Panthéon : le temps du léopard par Ahmed Halfaoui
4 décembre 2011
Panthéon : le temps du léopard
Deux Français, Raphaëlle Branche, historienne de la guerre d’Algérie, et Bruno Cabanes, historien de la Première Guerre mondiale, s’offusquent de ce que la France officielle honore le général Bigeard.
Ils en sont même pathétiques, quand ils établissent un lien avec le présent de l’armée française, en vue d’appuyer leur opposition à la chose. Voici leur cri du cœur : «En honorant Marcel Bigeard, combattant de la France libre, de l’Indochine et de l’Algérie, en l’associant aux gloires militaires de la France, le gouvernement prend le risque de dénaturer profondément la réalité historique et d’adresser aux pays d’Afrique du Nord, quelques mois après le «printemps arabe», un message brouillé et provocateur».
Quand on sait le genre de «printemps» qu’a connu la Libye, on se met à se demander en quoi Bigeard détonnerait dans le décor. Eux, ils ont l’opinion que si.
Cela peut s’expliquer, si l’on considère que les bombardiers sanguinaires ont gardé l’anonymat de leurs pilotes et si nos deux historiens n’étaient pas d’accord avec l’opération. Mais, ce n’est pas le cas.
Ils semblent faire une différence entre la répression d’une résistance et la répression d’une résistance.
Ici, elle est reconnue comme ayant été d’une particulière barbarie, en Libye elle est admise comme ayant «démocratisé» le pays, fusse au prix du massacre de dizaines de milliers de résistants, d’enfants, de femmes et de vieillards, en tant que victimes «collatérales», non reconnues du reste par l’OTAN.
On peut mettre ce type de pensée contradictoire sur le compte de l’intoxication médiatique.
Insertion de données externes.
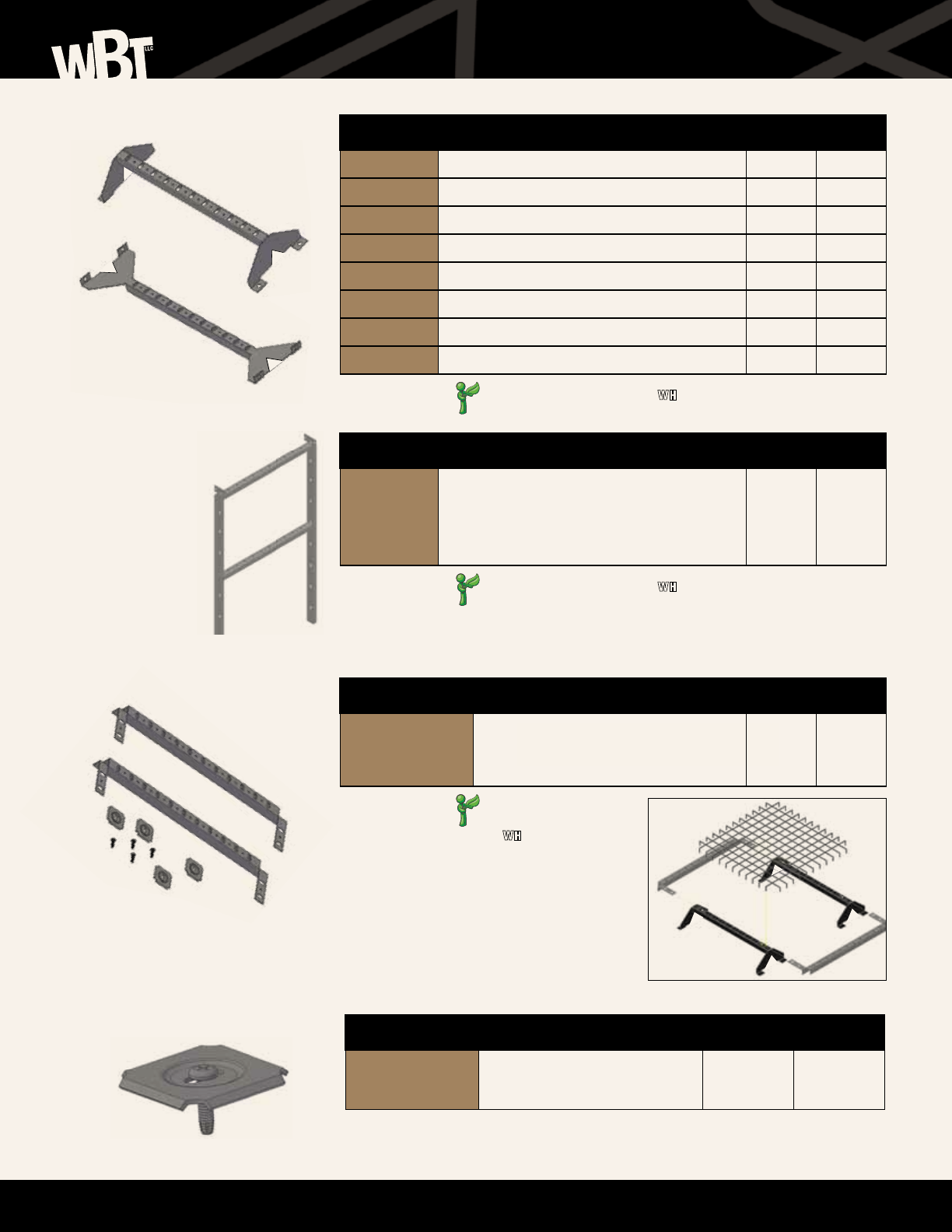 WBT LLC

WH

WH

WH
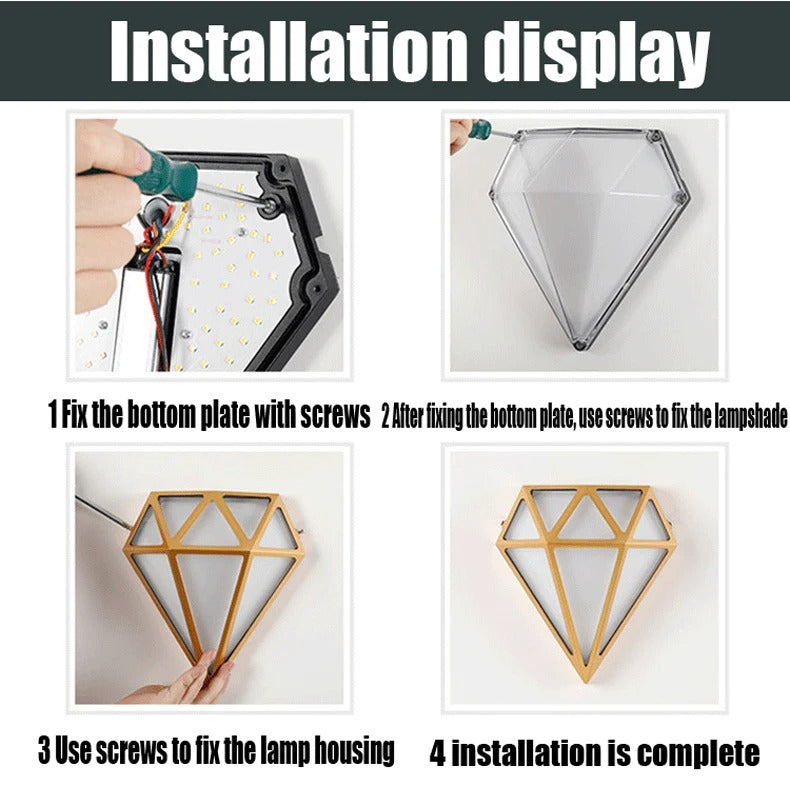 Installation display

1 Fix the bottom plate with screws

2 After fixing the bottom plate, use screws to fix the lampshade

3 Use screws to fix the lamp housing

4 installation is complete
Auquel cas cela devrait être le début d’une série de questionnements sur le paradoxe de l’attitude des autorités qui, à la fois, plantent le «printemps» et encensent les tortionnaires.
Le postulat serait que les autorités ne font jamais dans la contradiction, elles qui construisent les stratégies, gouvernent et n’ont pas le droit à l’erreur. La procédure est de trouver le lien entre les deux faits.
Une petite digression en dehors du confort que procure la paresse intellectuelle, qui fait des ravages de nos jours, suffirait à illuminer compréhension de la «panthéonisation» de Bigeard. Elle est, d’abord, la réponse symbolique au symbolique cinquantième anniversaire de la défaite de l’ignominie coloniale. Partir de là permet de comprendre, ensuite, qu’il s’agit de réhabiliter la mission «civilisatrice» d’hier, revêtue, aujourd’hui, des oripeaux du «soutien à la démocratisation». Cela coulait de source depuis pas mal de mois.
Depuis que la colonisation s’est vue reconnaître des bienfaits. Soit un autre indice qui peut aider Raphaëlle Branche et Bruno Cabanes, confondus devant l’énigme qui taraudent leurs méninges, à se trouver des réponses. Ceci dit, il est bien que des gens réagissent encore, même dans la confusion des genres.
Cela prouve qu’il reste quelque chose de cette indignation dans une Humanité en mal de se retrouver une morale, confrontée à l’émergence d’une barbarie qui tend à la réduire et en butte à l’une des pires régressions de son Histoire.